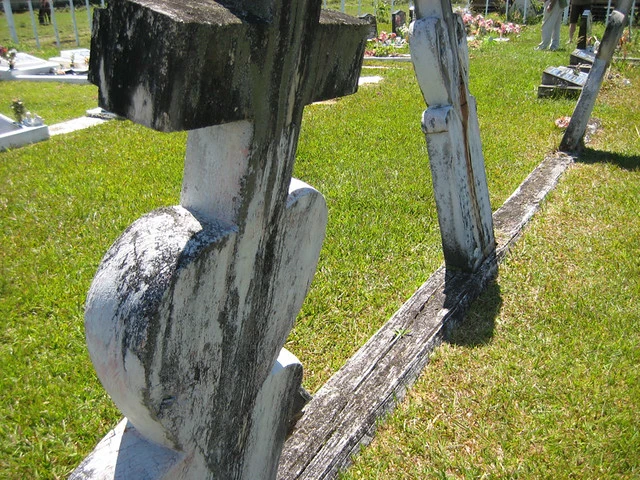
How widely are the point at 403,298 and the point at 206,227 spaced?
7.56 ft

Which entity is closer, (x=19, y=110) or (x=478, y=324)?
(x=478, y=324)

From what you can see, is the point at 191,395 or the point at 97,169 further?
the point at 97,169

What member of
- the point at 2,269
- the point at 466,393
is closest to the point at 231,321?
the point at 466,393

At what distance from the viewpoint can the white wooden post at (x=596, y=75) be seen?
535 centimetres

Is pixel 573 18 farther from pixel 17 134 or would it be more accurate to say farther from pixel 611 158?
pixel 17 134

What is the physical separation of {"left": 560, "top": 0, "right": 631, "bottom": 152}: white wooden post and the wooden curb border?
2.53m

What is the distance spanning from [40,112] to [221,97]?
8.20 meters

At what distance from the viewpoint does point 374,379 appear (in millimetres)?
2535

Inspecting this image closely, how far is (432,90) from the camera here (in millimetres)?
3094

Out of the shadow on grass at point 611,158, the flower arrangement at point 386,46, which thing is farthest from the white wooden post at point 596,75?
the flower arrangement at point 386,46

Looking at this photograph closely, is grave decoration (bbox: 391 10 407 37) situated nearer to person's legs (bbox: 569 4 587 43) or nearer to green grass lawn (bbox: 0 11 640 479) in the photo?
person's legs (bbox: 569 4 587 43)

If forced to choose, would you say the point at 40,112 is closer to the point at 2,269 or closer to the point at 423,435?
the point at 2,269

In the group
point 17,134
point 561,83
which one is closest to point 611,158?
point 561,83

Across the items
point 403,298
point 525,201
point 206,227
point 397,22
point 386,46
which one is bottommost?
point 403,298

-.-.-

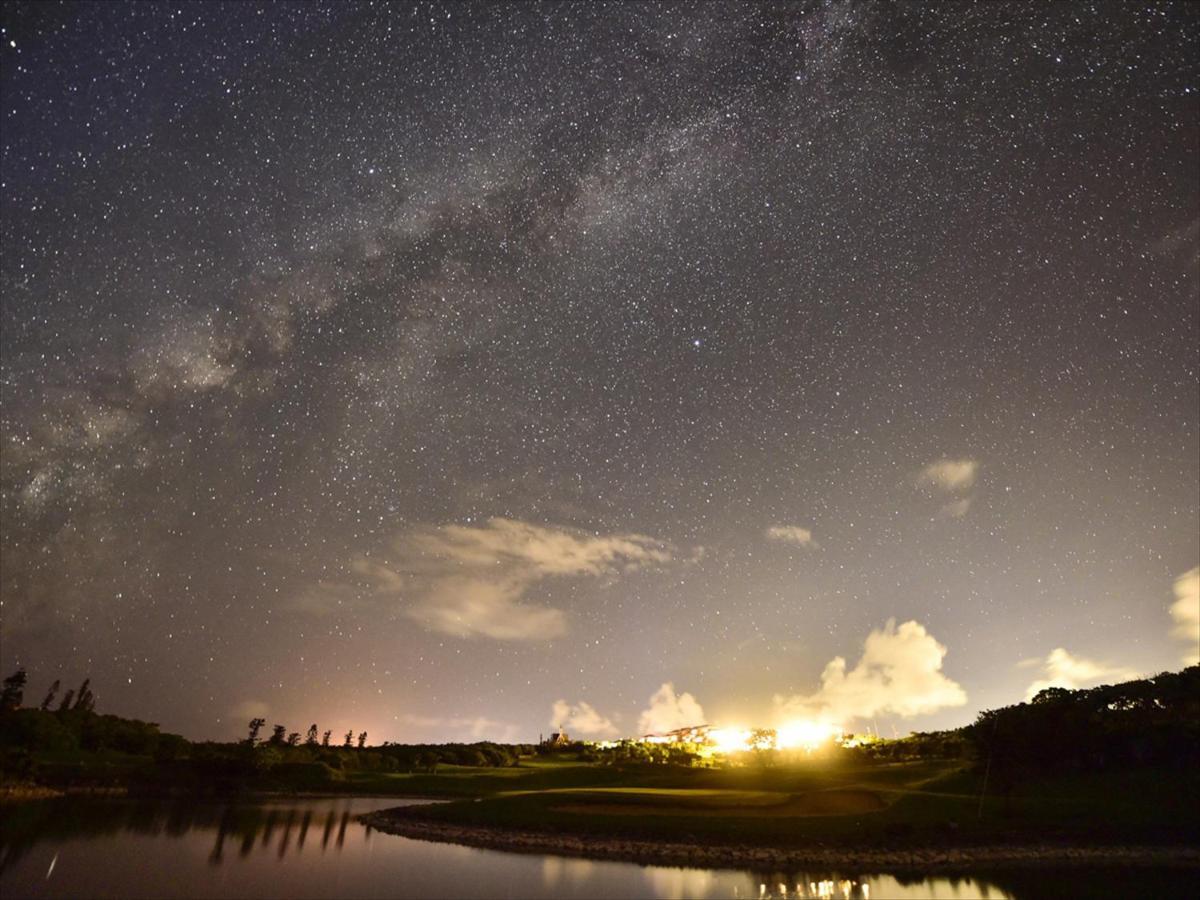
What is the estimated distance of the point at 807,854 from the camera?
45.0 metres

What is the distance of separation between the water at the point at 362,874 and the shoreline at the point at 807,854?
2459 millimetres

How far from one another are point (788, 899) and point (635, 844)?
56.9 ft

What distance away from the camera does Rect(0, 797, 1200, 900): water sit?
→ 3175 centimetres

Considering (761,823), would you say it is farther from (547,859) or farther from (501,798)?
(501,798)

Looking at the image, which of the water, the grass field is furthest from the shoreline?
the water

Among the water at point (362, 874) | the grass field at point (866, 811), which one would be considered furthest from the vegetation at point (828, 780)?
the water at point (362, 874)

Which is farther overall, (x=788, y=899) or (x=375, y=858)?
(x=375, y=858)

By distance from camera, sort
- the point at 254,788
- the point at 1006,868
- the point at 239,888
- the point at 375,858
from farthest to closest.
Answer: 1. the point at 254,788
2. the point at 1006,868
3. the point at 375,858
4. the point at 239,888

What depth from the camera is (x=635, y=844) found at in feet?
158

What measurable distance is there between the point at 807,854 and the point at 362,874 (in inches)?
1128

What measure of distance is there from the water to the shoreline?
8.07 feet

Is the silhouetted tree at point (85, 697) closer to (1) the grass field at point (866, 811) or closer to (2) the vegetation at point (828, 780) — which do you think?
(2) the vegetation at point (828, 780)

-.-.-

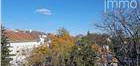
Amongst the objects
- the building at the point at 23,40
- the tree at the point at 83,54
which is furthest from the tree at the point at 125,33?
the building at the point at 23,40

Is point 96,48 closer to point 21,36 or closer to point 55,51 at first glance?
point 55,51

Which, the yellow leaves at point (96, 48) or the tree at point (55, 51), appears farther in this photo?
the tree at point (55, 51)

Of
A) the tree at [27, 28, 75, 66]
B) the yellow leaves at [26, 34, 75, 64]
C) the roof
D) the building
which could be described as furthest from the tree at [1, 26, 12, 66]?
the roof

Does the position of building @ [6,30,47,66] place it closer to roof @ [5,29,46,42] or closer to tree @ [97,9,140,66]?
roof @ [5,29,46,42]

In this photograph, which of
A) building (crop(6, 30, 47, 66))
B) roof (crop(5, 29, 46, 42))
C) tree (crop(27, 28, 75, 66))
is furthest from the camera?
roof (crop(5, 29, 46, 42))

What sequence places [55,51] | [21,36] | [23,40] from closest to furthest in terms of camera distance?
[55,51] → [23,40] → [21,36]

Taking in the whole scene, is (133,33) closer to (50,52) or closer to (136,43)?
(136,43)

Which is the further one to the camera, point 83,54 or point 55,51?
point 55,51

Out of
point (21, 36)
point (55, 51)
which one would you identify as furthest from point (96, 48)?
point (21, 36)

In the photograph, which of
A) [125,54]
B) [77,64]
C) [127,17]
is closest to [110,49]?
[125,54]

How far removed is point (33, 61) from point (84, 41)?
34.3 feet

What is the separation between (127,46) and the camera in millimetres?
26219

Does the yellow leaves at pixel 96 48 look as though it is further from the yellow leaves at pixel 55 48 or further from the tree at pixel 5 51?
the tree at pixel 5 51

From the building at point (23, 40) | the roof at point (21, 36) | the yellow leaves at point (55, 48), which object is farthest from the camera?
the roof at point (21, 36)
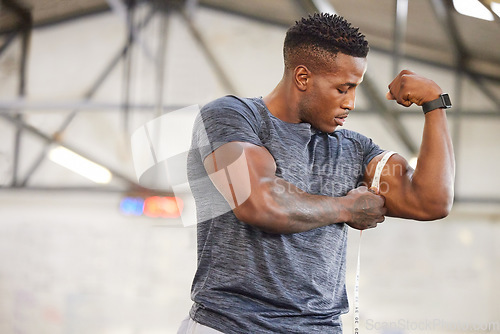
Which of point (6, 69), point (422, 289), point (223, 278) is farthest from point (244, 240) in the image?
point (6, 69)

-.-.-

## [Vereisten]
Geef aan in hoeveel regels van de items hierboven het woord "field" voorkomt. Noem alleen dat aantal.

## [Resultaat]
3